WHAT YOU ARE ASKED TO DO:
Please transcribe, exactly and only, the lines of the records below from the one holding "5．文中画线的句子运用了什么修辞手法?它表现出三叔此时怎样的心情?" to the very end.

[Collected data]
'''

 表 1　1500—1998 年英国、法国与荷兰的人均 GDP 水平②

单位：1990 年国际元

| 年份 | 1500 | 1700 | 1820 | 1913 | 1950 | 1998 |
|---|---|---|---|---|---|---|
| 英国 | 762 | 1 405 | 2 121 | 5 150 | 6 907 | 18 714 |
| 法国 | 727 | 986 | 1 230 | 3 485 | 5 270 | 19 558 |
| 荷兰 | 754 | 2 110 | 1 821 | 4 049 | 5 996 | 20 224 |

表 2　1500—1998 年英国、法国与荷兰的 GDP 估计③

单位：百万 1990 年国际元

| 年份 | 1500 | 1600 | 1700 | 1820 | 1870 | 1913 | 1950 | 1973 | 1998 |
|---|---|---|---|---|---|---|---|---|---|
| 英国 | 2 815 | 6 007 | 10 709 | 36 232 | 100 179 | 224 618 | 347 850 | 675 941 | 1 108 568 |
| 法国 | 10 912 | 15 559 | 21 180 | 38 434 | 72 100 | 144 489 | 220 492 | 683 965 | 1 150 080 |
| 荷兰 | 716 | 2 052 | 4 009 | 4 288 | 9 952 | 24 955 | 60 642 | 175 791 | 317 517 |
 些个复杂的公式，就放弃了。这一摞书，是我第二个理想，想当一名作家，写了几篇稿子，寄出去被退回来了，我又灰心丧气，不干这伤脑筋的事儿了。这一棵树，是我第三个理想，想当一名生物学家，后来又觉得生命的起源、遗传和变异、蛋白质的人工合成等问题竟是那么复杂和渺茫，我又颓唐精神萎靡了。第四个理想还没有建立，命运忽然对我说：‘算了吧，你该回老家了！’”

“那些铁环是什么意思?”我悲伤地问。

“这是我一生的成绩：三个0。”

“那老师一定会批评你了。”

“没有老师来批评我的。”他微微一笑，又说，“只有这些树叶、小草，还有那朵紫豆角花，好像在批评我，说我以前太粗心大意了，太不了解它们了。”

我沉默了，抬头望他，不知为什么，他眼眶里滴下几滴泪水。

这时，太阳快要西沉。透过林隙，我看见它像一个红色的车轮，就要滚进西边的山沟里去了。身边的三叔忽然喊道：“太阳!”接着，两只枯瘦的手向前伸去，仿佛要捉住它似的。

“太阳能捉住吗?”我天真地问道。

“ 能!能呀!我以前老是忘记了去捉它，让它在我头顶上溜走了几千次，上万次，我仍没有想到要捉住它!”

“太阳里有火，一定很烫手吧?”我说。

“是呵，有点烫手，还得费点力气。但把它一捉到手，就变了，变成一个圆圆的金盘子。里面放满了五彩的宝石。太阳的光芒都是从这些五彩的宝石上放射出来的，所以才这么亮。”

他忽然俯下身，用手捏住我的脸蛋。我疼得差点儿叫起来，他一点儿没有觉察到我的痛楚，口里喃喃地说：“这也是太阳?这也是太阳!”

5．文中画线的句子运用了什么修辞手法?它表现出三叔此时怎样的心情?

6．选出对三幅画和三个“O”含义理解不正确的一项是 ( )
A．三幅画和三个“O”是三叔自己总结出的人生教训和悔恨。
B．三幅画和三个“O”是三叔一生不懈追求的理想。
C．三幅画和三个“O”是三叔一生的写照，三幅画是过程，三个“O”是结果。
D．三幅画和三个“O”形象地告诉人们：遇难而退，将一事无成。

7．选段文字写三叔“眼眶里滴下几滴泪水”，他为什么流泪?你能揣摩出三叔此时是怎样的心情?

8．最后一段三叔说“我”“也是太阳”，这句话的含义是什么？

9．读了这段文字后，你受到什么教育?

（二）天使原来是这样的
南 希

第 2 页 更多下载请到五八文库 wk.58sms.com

'''

EXPECTED ANSWER:
5．文中画线的句子运用了什么修辞手法?它表现出三叔此时怎样的心情?

6．选出对三幅画和三个“O”含义理解不正确的一项是 ( )
A．三幅画和三个“O”是三叔自己总结出的人生教训和悔恨。
B．三幅画和三个“O”是三叔一生不懈追求的理想。
C．三幅画和三个“O”是三叔一生的写照，三幅画是过程，三个“O”是结果。
D．三幅画和三个“O”形象地告诉人们：遇难而退，将一事无成。

7．选段文字写三叔“眼眶里滴下几滴泪水”，他为什么流泪?你能揣摩出三叔此时是怎样的心情?

8．最后一段三叔说“我”“也是太阳”，这句话的含义是什么？

9．读了这段文字后，你受到什么教育?

（二）天使原来是这样的
南 希

第 2 页 更多下载请到五八文库 wk.58sms.com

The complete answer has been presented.